Selepas turun dari kereta, para penyandang disabilitas masing masing mencari petunjuk sesuai kebutuhan mereka. Untuk Tunet selepas dari pintu kereta sudah bisa mengakses ubin kapsul, yang dapat memandu mereka keluar dari Stasiun. Hanya untuk komunitas Tuli mereka harus berani bertanya atau memperhatikan pergerakan orang sekitar, hanya saja tidak mudah karena mereka bertanya dengan menggunakan bahasa tangan, gerak mulut dan gesture tubuhnya, yang belum tentu dapat dipahami dan akhirnya harus menulis. Selain itu mereka harus rajin mencari petunjuk atau tulisan yang mengarahkan untuk keluar stasiun.
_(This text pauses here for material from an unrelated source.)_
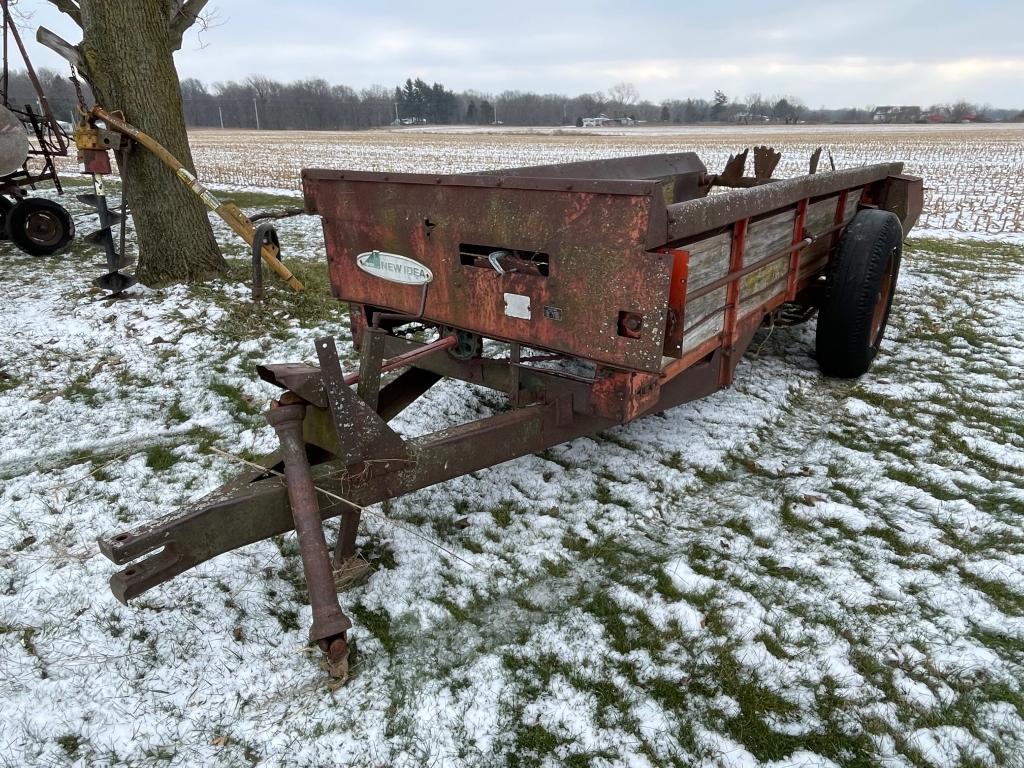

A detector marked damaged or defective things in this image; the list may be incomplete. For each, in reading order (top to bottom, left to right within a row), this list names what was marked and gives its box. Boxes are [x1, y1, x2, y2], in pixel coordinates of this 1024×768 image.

rusty steel panel [303, 171, 671, 372]
rusty red manure spreader [99, 147, 925, 675]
Selanjutnya dari Stasiun Tanah Abang kami menuju Halte Busway Jati Baru yang berposisi di bawah taman fly over tanah abang. Kami harus siap menyeberangi beberapa per4an untuk menuju halte busway. Untuk komunitas Tunet berharap ada ubin petunjuk yang lebih lengkap, begitu juga pengguna kursi roda berharap trotoar yang miring dan rusak dapat diperbaiki dan lebih landai. Namun dengan kesigapan petugas Trans Care kami bisa melalui hambatan tersebut.
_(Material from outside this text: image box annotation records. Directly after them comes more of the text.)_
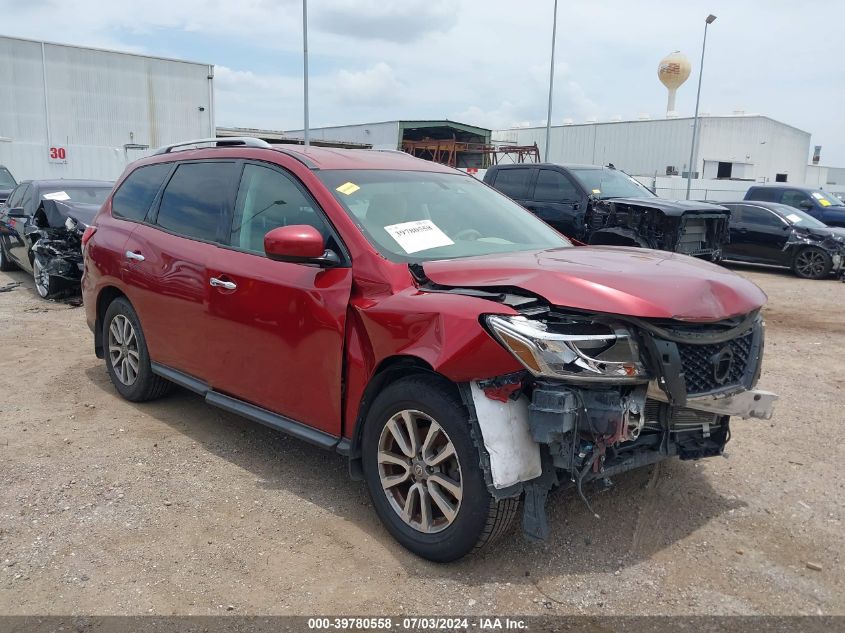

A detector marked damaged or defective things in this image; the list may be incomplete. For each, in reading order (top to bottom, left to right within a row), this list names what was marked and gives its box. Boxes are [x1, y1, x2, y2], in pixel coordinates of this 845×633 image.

crumpled hood [600, 198, 732, 217]
crumpled hood [422, 244, 764, 318]
front wheel well damage [94, 286, 129, 358]
broken headlight lens [484, 314, 648, 382]
damaged front end of car [458, 298, 776, 540]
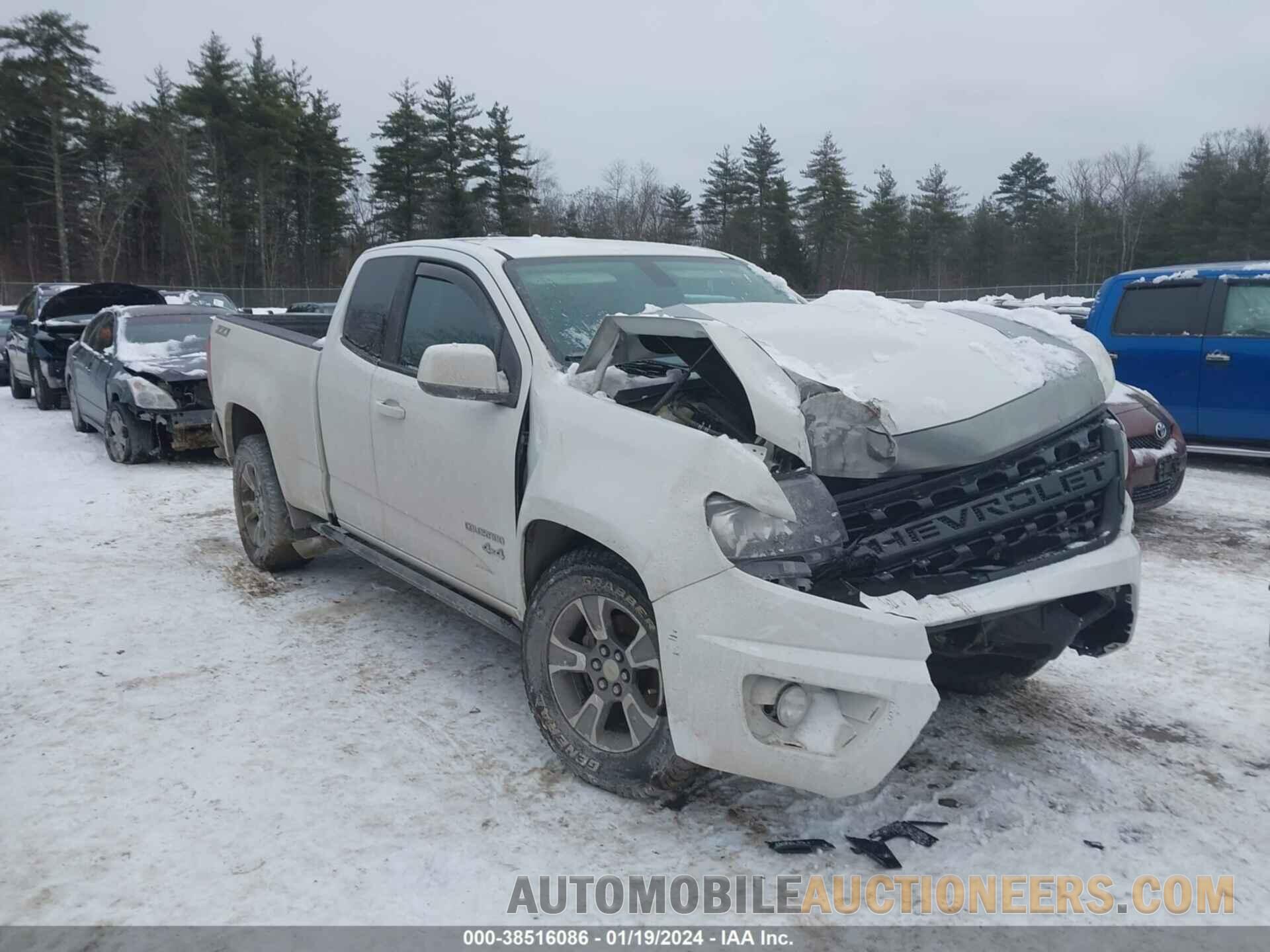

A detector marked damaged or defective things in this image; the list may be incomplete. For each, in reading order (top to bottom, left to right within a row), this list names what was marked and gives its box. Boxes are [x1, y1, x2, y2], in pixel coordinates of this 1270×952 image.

broken headlight [127, 376, 179, 410]
crumpled hood [677, 292, 1106, 434]
broken headlight [704, 468, 841, 587]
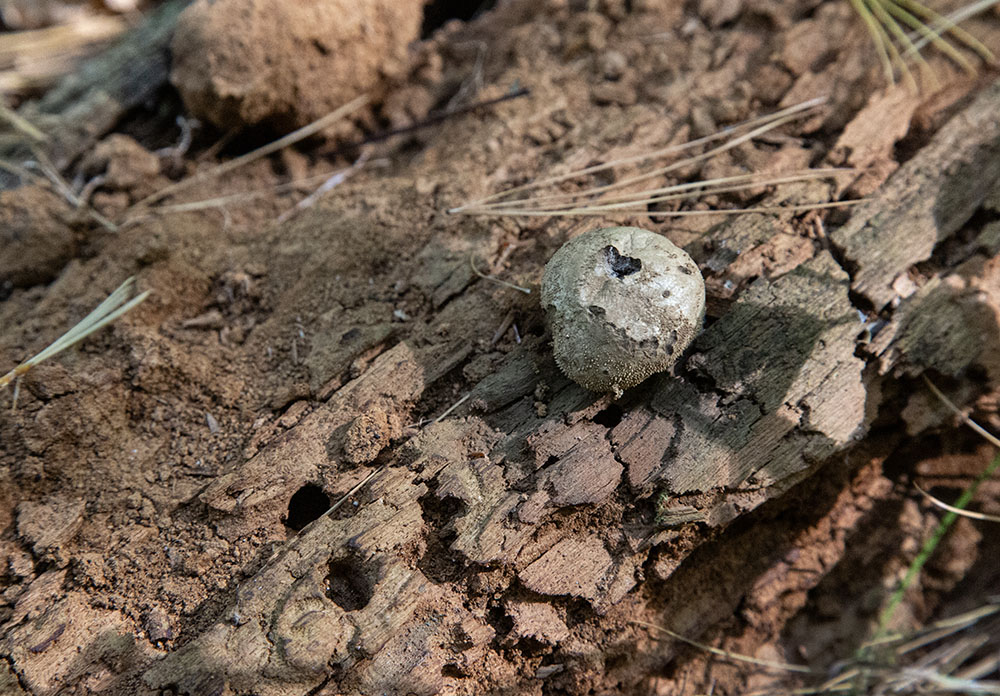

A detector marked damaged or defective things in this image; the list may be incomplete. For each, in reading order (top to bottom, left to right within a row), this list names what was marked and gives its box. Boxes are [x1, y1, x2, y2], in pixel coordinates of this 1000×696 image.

splintered wood fragment [832, 77, 1000, 310]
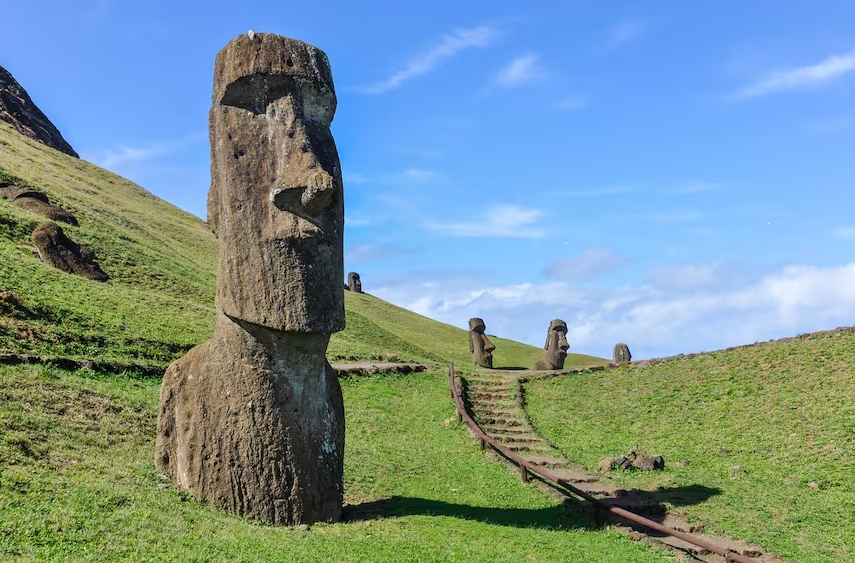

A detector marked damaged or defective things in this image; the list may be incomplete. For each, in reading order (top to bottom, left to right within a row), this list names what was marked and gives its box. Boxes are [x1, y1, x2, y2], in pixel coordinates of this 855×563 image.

rusty metal rail [448, 364, 764, 560]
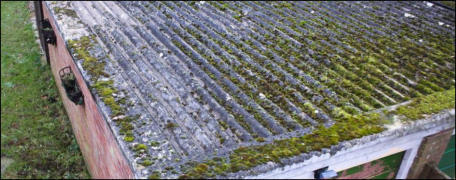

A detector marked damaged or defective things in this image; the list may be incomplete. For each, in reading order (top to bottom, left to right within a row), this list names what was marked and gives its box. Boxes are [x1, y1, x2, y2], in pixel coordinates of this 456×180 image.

rusty metal hinge [58, 66, 83, 105]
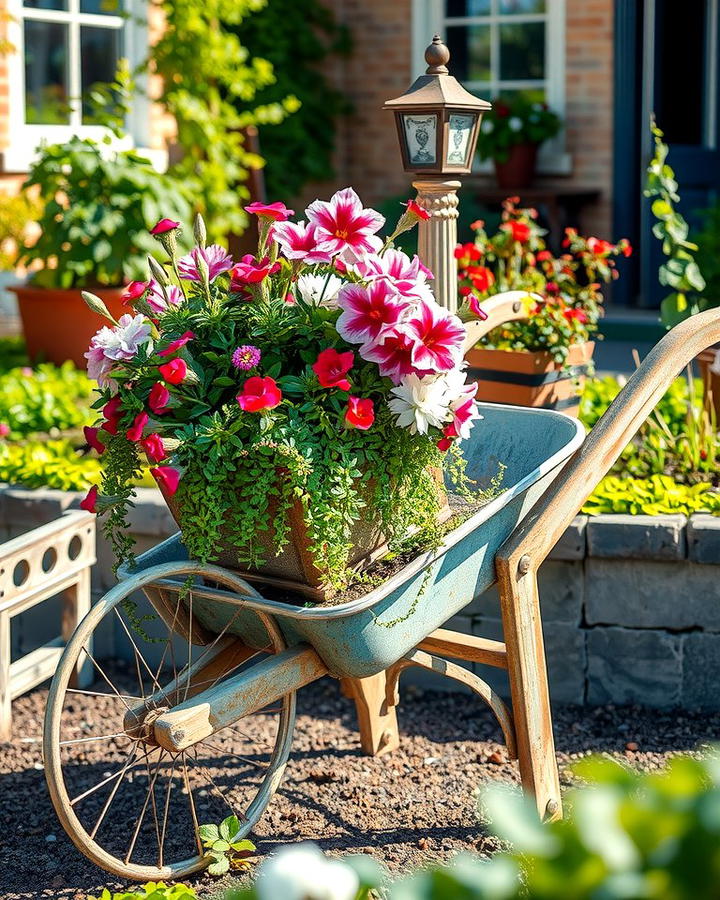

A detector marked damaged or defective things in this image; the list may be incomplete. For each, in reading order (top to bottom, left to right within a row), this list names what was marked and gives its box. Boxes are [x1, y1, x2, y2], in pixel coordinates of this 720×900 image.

rusty metal wheelbarrow tray [124, 404, 584, 680]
Sesampai di halte kami berdiskusi sebentar dengan para petugas Trans Care, petugas Halte Busway dan pimpinan Trans Jakarta Pak Welfizon sambil menunggu Bus Trans Eksplorer Lower Deck yang akan mengantarkan ke Trotoar depan Sarinah. Sudah 15 menit kami saling bercengkerama tentang perjalanan. Bus Lower Deck itu datang dan kami merasakan langsung keramahan bus tersebut sampai depan trotoar Sarinah.

Bus Trans berhenti di depan Sarinah, kemudian kami satu persatu turun. Didalam keramaian tiba tiba muncul Pak Anies. Beliau menepati janjinya dan kami cukup surprise dengan kehadiran beliau. Beliau langsung menyalami Trian, Cucu dan Rade. Cucu menyampaikan kondisi jalan yang telah mereka lalui. Kemudian mengucapkan terima kasih kepada Gubernur yang menyempatkan waktu bergabung dengan komunitas Jakarta Barrier Free Tourism.

Kemudian kami menyusuri bersama trotoar Sudirman – Thamrin. Pak Anies langsung mengambil posisi mendorong kursi roda Cucu, beliau juga memanggil Mas Trian pengguna tongkat dan Mba Rade pengguna kursi roda untuk bersama sama menyusuri jalan dengan jalan beriringan dengan teman teman penyandang disabilitas lainnya.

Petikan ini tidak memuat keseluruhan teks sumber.